А эта фотография сделана в прошлое воскресенье, то есть 19 апреля 2009 года. Между этими фотографиями 21 год, окончание университета, занятия пантомимой, любовь, женитьба, дети, первые робкие спектакли, первый большой успех, книги, множество городов и стран, огромное число людей.


Фотограф Саша Тройский, которого я считаю очень тонким портретистом, долго ходил со мной по московским дворикам и фотографировал меня в разных местах. Было очень холодно, и солнце постоянно закрывали тучи. Нам подолгу приходилось ждать проблесков солнечных лучей, чтобы был нужный свет. И вот Саша поставил меня к стене и минут пятнадцать смотрел на небо, а солнце всё никак не выходило и не выходило. И вдруг оно вышло и ослепило меня. Я зажмурился: солнце было совсем весеннее, тёплое и моментально меня согрело, и я стоял, зажмурившись, а Саша мне ничего не говорил, как оказалось, он в это время снимал. А мне было хорошо и тепло, и я не хотел открывать глаза. И за зажмуренными глазами у меня вертелись удивительные карусели от проникавших сквозь веки солнечных лучей. И я думал: «Так бы стоял и стоял». Но солнце зашло, и карусели погасли. А когда я посмотрел на фотографию, я понял, чего ждал Саша. Он ждал теней от веток, которые так ему понравились на стене.

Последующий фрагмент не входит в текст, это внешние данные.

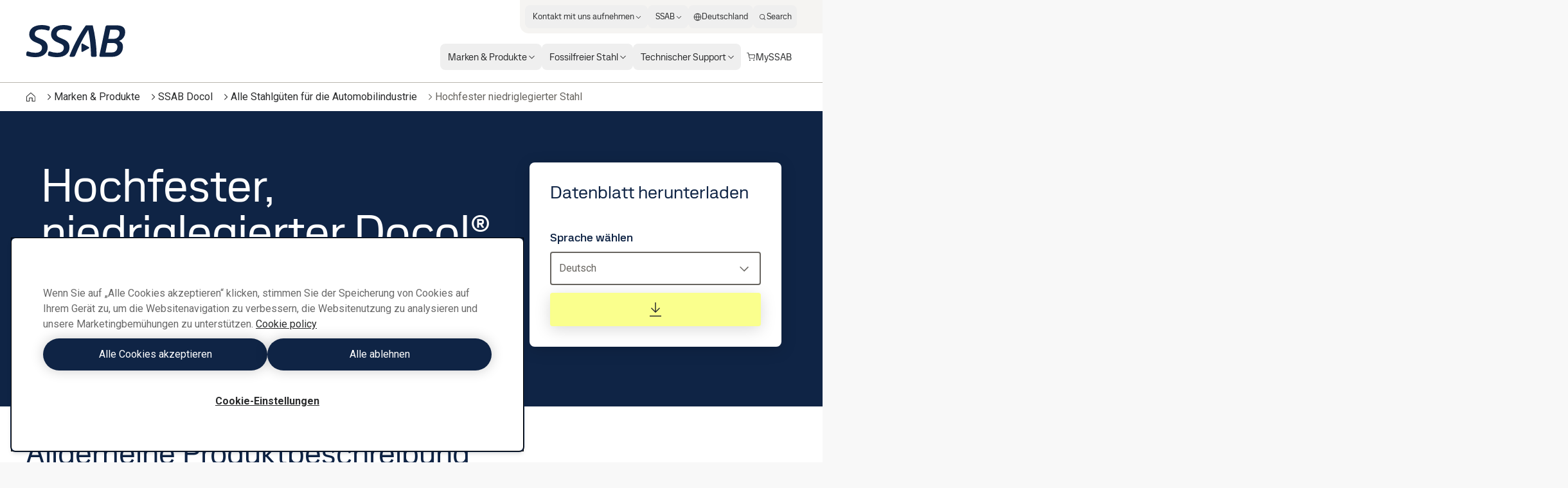

--- FILE ---
content_type: application/javascript; charset=UTF-8
request_url: https://www.ssab.com/_next/static/chunks/8064.9b7d1e93e5fae62d.js
body_size: 517
content:
try{let e="undefined"!=typeof window?window:"undefined"!=typeof global?global:"undefined"!=typeof globalThis?globalThis:"undefined"!=typeof self?self:{},l=(new e.Error).stack;l&&(e._sentryDebugIds=e._sentryDebugIds||{},e._sentryDebugIds[l]="a92fc574-acf9-41d0-a37f-5872cec4e254",e._sentryDebugIdIdentifier="sentry-dbid-a92fc574-acf9-41d0-a37f-5872cec4e254")}catch(e){}"use strict";(self.webpackChunk_N_E=self.webpackChunk_N_E||[]).push([[8064],{88749:function(e,l,a){a.r(l),a.d(l,{DatasheetEmailForm:function(){return t}});var s=a(97458),i=a(99034),d=a(10282),n=a(52983);function t(e){let l=(0,n.useMemo)(()=>e.hiddenFields.map(l=>"datasheetDownloadLink"===l.name&&e.downloadUrl?{...l,value:e.downloadUrl}:l),[e.downloadUrl,e.hiddenFields]);return(0,s.jsx)("div",{className:"w-full lg:hidden",children:(0,s.jsxs)(d.Dialog,{children:[(0,s.jsx)(d.DialogTrigger,{type:"button",asChild:!0,children:(0,s.jsxs)(d.Button,{className:"w-full",variant:"secondary",withIcon:"left",children:[(0,s.jsx)(i.Mh9,{})," Get datasheet by email"]})}),(0,s.jsx)(d.DialogPortal,{children:(0,s.jsx)(d.DialogOverlay,{children:(0,s.jsxs)(d.DialogContent,{className:"size-full bg-white p-16",children:[(0,s.jsx)("div",{className:"flex justify-end",children:(0,s.jsx)(d.DialogClose,{asChild:!0,children:(0,s.jsxs)(d.Button,{variant:"subtle",desktopMode:"normal-desktop",withIcon:"right",children:[(0,s.jsx)(i.x8P,{})," Close"]})})}),(0,s.jsx)(d.DialogTitle,{asChild:!0,children:(0,s.jsx)(d.TextBlock,{appearance:"h3",asChild:!0,noMargin:!0,children:(0,s.jsx)("h3",{className:"mb-16",children:"Get datasheet by email"})})}),(0,s.jsx)(d.DatasheetDownloadForm,{action:"/api/form/DatasheetDownloadForm",fields:(0,n.useMemo)(()=>[e.emailAddress,e.country].filter(Boolean),[e.emailAddress,e.country]),disclaimer:e.privacyDisclaimer,hiddenFields:l,ctaText:e.ctaText,fileName:e.fileName})]})})})]})})}}}]);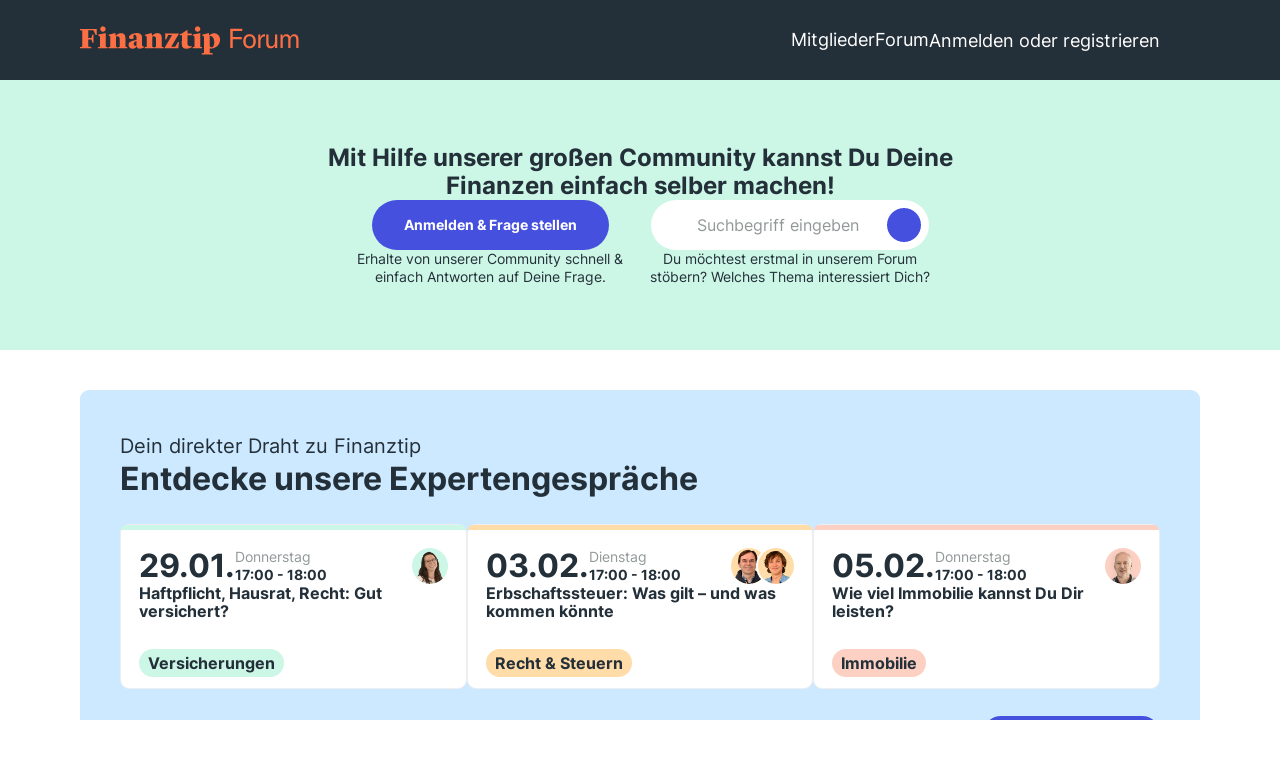

--- FILE ---
content_type: image/svg+xml
request_url: https://www.finanztip.de/community/images/reaction/sad.svg
body_size: 631
content:
<svg xmlns="http://www.w3.org/2000/svg" width="64px" height="64px" viewBox="0 0 64 64" enable-background="new 0 0 64 64"><circle cx="32" cy="32" r="30" fill="#ffdd67"/><path d="m40.6 46.4c-5.4-2.5-11.8-2.5-17.2 0-1.3.6.3 4.2 1.7 3.5 3.6-1.7 8.9-2.3 13.9 0 1.3.6 3-2.8 1.6-3.5" fill="#664e27"/><path d="m54 31c0 5-4 9-9 9-5 0-9-4-9-9 0-5 4-9 9-9 5 0 9 4 9 9" fill="#fff"/><circle cx="45" cy="31" r="6" fill="#664e27"/><g fill="#fff"><ellipse cx="46.6" cy="35.5" rx="2.8" ry="3.2"/><ellipse cx="42.8" cy="31" rx="1.6" ry="1.9"/><path d="m28 31c0 5-4 9-9 9-5 0-9-4-9-9 0-5 4-9 9-9 5 0 9 4 9 9"/></g><circle cx="19" cy="31" r="6" fill="#664e27"/><g fill="#fff"><ellipse cx="20.6" cy="35.5" rx="2.8" ry="3.2"/><ellipse cx="16.8" cy="31" rx="1.6" ry="1.9"/></g><path d="m47 36c-5.1 6.8-8 13-8 18.1 0 4.4 3.6 7.9 8 7.9 4.4 0 8-3.5 8-7.9 0-5.1-3-11.4-8-18.1" fill="#65b1ef"/><g fill="#917524"><path d="m53.2 20.7c-3.2-2.7-7.5-3.9-11.7-3.1-.6.1-1.1-2-.4-2.2 4.8-.9 9.8.5 13.5 3.6.6.5-1 2.1-1.4 1.7"/><path d="m22.5 17.4c-4.2-.7-8.5.4-11.7 3.1-.4.4-2-1.2-1.4-1.7 3.7-3.2 8.7-4.5 13.5-3.6.7.2.2 2.3-.4 2.2"/></g></svg>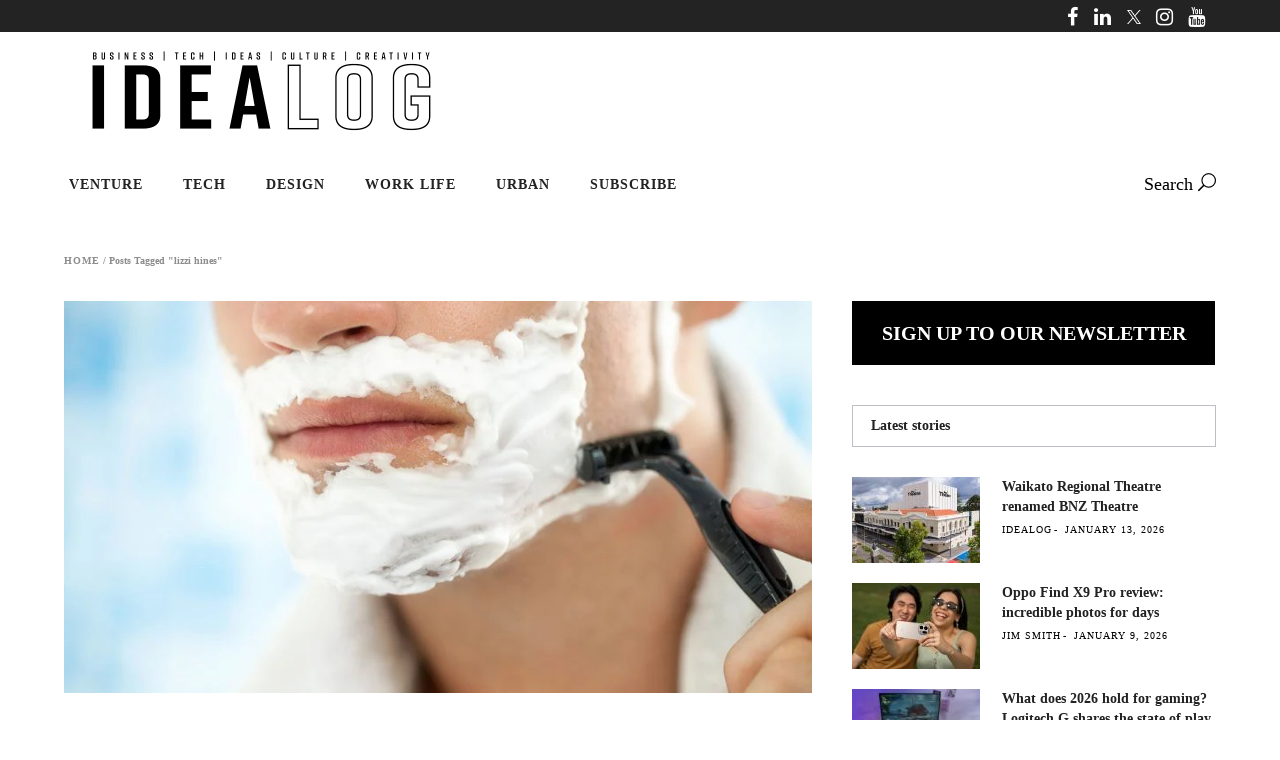

--- FILE ---
content_type: text/html; charset=utf-8
request_url: https://www.google.com/recaptcha/api2/aframe
body_size: 250
content:
<!DOCTYPE HTML><html><head><meta http-equiv="content-type" content="text/html; charset=UTF-8"></head><body><script nonce="obwKO0xfdyZBKXaYGBOiqg">/** Anti-fraud and anti-abuse applications only. See google.com/recaptcha */ try{var clients={'sodar':'https://pagead2.googlesyndication.com/pagead/sodar?'};window.addEventListener("message",function(a){try{if(a.source===window.parent){var b=JSON.parse(a.data);var c=clients[b['id']];if(c){var d=document.createElement('img');d.src=c+b['params']+'&rc='+(localStorage.getItem("rc::a")?sessionStorage.getItem("rc::b"):"");window.document.body.appendChild(d);sessionStorage.setItem("rc::e",parseInt(sessionStorage.getItem("rc::e")||0)+1);localStorage.setItem("rc::h",'1768413584369');}}}catch(b){}});window.parent.postMessage("_grecaptcha_ready", "*");}catch(b){}</script></body></html>

--- FILE ---
content_type: application/x-javascript
request_url: https://idealog.co.nz/wp-content/litespeed/js/f27be5aff1be64f763eefd77b9a0d2ec.js?ver=6f1fd
body_size: -100
content:
window.addEventListener("load",()=>{initPubAdsRender()});document.addEventListener("scroll",initPubAdsRender);document.addEventListener("mousemove",initPubAdsRender);document.addEventListener("touchstart",initPubAdsRender);function initPubAdsRender(event){initPubAds()}
function initPubAds(){if(window.adsDidInit){return!1}
window.adsDidInit=!0;const script_kargo=document.createElement("script");script_kargo.type="text/javascript";script_kargo.async=!0;script_kargo.onload=()=>{window.kargobid=window.kargobid||{};kargobid.cmd=kargobid.cmd||[];kargobid.cmd.push(function(){kargobid.layout('universal');kargobid.setTargeting("is_testing","no");kargobid.setTargeting("is_home",CustomKargo.is_home);kargobid.setTargeting("category",CustomKargo.category);kargobid.setTargeting("post_id",CustomKargo.post_id)})};script_kargo.src="https://htlbid.com/v3/idealog.co.nz/kargobid.js";document.head.appendChild(script_kargo)}
jQuery(document).ready(function(){set_footer_height_after_load();setTimeout(()=>{set_footer_height_after_load();setTimeout(()=>{set_footer_height_after_load();setTimeout(()=>{set_footer_height_after_load();jQuery(window).scroll(function(){set_footer_height_after_load()})},1500)},1000)},500);function set_footer_height_after_load(){jQuery(".edgtf-footer-top .edgtf-container-inner .edgtf-column").css("min-height",0).css("min-height",jQuery(".edgtf-footer-top .edgtf-container-inner > div").innerHeight())}})
;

Две фотографии, две весны. Грустно, радостно и как-то торжественно в них сохранились для меня яркие вспышки жизни. Я уверен, у каждого есть такие снимки.

27 апреля

Совсем летние стоят денёчки. В субботу даже удалось съездить к морю и, раздевшись по пояс, подставиться солнцу, босиком походить по тёплому песку. Много людей загорали в купальниках, а две дамы, приняв горячительного, окунулись в море, правда, не намочив причёсок. Они без визгов и суеты зашли в воду, ну и практически сразу из неё вышли, почти сохранив грацию (улыбка). Люди провожали их уважительными взглядами.


Из своих зимних убежищ и берлог повылезали бомжики и даже успели за последние тёплые солнечные дни загореть и слегка подзапылиться уже летней пылью. В калининградских бомжиках есть прибалтийский шарм, они могут весьма витиевато выражаться, они неторопливы, даже вальяжны. На них хорошо и органично смотрятся старые твидовые пиджаки или очень поношенные брюки, но из очевидно хорошей ткани. Даёт о себе знать большое число магазинов секонд-хенда.